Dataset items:
____

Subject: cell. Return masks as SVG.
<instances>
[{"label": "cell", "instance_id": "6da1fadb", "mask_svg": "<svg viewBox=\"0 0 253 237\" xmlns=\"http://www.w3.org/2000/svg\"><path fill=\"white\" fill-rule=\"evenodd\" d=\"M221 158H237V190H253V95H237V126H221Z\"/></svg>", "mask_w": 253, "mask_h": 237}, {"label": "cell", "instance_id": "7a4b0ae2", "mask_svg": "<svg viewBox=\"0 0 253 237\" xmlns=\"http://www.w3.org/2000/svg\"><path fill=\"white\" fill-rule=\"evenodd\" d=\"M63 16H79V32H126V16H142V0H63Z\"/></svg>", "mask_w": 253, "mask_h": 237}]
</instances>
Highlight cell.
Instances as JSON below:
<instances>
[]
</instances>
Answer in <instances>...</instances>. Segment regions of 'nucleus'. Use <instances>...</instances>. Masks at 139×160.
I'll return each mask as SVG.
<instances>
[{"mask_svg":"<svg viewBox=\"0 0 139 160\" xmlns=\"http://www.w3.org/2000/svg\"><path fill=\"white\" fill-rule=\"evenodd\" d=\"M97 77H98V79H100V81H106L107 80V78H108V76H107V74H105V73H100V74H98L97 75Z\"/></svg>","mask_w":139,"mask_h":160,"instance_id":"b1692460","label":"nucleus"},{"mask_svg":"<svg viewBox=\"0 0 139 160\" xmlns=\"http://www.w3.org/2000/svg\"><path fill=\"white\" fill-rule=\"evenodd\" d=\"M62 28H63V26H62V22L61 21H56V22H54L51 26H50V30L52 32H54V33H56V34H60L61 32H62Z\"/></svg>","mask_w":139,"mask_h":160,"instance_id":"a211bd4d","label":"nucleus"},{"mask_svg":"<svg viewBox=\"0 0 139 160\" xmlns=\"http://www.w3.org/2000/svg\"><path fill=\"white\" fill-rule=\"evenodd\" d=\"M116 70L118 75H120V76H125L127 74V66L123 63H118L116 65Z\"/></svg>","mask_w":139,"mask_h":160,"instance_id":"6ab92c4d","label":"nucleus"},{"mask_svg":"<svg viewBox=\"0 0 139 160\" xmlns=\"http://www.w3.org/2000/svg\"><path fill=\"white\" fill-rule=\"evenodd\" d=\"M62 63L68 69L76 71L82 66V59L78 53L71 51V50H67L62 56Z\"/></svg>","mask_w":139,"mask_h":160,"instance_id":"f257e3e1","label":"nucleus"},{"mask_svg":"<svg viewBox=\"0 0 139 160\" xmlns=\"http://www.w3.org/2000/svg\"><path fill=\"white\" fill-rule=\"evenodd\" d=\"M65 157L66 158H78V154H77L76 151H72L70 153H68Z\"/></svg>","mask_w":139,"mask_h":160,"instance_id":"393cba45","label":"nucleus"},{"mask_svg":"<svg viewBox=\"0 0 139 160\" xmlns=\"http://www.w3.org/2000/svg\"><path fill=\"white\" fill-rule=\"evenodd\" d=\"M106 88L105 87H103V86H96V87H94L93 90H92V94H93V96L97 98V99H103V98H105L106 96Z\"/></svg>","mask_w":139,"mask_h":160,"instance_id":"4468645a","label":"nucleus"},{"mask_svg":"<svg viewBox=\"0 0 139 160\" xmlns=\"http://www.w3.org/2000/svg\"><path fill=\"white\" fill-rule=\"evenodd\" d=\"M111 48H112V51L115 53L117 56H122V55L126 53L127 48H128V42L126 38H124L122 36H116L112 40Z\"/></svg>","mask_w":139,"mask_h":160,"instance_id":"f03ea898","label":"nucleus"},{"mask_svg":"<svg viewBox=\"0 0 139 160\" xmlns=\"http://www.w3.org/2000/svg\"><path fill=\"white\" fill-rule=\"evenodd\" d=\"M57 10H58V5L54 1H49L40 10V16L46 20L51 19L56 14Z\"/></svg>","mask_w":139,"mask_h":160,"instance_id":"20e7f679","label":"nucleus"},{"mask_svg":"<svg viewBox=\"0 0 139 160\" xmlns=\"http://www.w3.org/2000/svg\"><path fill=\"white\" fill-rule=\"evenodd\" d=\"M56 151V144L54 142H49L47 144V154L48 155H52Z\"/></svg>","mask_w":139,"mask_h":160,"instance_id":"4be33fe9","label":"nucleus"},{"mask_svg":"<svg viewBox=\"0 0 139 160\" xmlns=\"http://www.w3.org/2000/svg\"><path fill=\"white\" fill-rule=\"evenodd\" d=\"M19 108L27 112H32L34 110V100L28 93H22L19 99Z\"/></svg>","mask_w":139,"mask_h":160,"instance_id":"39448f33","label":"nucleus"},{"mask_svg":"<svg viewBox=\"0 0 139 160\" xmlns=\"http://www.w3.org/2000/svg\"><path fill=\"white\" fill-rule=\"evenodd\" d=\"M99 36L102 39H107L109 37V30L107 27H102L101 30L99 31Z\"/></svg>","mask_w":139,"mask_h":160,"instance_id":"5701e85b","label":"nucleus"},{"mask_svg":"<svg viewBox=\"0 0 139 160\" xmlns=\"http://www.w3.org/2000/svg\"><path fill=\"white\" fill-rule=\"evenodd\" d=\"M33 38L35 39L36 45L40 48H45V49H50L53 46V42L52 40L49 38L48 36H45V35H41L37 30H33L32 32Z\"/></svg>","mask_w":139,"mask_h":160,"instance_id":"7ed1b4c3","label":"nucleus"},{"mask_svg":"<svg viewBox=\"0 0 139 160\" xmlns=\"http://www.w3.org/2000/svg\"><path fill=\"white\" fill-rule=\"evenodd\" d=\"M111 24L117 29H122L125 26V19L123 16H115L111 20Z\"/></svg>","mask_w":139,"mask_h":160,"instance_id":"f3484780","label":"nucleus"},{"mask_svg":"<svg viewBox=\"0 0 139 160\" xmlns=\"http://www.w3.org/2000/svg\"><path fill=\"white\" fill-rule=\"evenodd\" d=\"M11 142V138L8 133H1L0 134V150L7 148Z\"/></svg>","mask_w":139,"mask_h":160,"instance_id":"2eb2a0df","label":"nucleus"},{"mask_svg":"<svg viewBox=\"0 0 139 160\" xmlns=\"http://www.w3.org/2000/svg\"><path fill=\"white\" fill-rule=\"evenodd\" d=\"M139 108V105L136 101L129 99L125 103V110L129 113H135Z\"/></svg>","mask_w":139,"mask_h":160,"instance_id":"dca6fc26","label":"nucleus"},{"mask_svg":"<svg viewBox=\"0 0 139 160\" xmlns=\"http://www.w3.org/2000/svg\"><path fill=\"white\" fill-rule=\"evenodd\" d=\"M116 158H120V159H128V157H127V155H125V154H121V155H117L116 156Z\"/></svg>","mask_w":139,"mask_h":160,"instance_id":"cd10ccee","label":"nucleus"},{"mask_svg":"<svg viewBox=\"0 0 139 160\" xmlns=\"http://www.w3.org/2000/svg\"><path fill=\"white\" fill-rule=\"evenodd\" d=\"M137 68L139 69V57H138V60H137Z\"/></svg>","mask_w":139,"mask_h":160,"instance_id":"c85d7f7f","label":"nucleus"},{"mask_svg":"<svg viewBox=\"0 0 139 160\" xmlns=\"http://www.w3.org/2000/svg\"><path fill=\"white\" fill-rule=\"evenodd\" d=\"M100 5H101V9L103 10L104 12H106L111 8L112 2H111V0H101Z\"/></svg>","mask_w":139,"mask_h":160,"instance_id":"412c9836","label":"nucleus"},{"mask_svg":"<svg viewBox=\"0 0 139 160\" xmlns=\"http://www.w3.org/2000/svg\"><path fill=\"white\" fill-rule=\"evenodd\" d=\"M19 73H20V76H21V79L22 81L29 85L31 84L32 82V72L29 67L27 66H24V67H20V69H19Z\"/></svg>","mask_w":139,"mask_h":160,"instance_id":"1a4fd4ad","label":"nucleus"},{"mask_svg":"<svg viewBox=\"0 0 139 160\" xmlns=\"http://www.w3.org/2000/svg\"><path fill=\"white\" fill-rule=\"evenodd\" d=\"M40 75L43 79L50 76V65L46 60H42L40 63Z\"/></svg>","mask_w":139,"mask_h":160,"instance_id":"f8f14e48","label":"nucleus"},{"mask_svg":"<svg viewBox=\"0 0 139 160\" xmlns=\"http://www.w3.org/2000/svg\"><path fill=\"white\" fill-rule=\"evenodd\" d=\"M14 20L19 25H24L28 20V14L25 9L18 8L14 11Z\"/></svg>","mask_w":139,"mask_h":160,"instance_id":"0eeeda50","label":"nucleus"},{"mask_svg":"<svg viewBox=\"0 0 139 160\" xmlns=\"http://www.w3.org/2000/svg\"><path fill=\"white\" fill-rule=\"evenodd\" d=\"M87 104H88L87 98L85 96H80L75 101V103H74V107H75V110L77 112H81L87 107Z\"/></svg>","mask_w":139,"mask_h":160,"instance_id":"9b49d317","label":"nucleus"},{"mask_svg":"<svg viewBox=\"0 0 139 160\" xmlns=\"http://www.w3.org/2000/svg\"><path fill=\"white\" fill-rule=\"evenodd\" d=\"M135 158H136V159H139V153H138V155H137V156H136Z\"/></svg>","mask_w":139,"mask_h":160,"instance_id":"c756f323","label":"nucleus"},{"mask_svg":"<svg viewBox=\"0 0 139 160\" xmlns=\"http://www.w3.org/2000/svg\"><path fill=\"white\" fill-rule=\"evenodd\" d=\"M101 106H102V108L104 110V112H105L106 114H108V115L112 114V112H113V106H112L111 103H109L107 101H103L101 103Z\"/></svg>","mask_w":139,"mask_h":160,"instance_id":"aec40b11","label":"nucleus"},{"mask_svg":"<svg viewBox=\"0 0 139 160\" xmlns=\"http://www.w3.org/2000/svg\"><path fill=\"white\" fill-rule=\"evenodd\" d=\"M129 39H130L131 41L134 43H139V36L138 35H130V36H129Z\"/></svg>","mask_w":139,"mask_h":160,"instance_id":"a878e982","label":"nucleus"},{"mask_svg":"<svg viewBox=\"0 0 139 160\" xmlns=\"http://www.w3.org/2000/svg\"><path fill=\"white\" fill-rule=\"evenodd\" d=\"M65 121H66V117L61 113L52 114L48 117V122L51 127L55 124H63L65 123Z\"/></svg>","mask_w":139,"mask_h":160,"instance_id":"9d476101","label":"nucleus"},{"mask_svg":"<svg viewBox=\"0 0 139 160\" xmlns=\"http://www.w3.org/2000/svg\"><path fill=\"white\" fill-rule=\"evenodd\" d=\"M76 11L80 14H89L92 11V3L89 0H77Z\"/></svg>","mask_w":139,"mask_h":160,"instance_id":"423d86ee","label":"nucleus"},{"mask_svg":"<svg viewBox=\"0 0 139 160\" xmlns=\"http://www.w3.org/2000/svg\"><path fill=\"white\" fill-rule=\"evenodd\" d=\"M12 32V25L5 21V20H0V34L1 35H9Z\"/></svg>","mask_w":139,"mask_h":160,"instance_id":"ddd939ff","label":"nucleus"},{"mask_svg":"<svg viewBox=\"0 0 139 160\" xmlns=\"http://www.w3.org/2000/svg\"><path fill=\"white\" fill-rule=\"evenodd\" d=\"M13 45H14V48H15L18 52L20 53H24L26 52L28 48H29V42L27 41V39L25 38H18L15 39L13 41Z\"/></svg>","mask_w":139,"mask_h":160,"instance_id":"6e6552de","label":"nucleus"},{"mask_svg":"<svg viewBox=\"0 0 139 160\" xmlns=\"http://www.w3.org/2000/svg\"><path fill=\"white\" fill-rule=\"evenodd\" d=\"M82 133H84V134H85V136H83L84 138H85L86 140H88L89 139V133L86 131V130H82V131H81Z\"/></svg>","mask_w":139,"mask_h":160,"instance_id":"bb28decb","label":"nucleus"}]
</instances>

____

Rewrite everything from the first of the lines above down to the line containing "Highlight cell." as a numbered list, leaving out any blank lines.

1. Subject: cell. Return masks as SVG.
2. <instances>
3. [{"label": "cell", "instance_id": "6da1fadb", "mask_svg": "<svg viewBox=\"0 0 253 237\" xmlns=\"http://www.w3.org/2000/svg\"><path fill=\"white\" fill-rule=\"evenodd\" d=\"M221 158H237V190H253V95H237V126H221Z\"/></svg>", "mask_w": 253, "mask_h": 237}, {"label": "cell", "instance_id": "7a4b0ae2", "mask_svg": "<svg viewBox=\"0 0 253 237\" xmlns=\"http://www.w3.org/2000/svg\"><path fill=\"white\" fill-rule=\"evenodd\" d=\"M63 16H79V32H126V16H142V0H63Z\"/></svg>", "mask_w": 253, "mask_h": 237}]
4. </instances>
5. Highlight cell.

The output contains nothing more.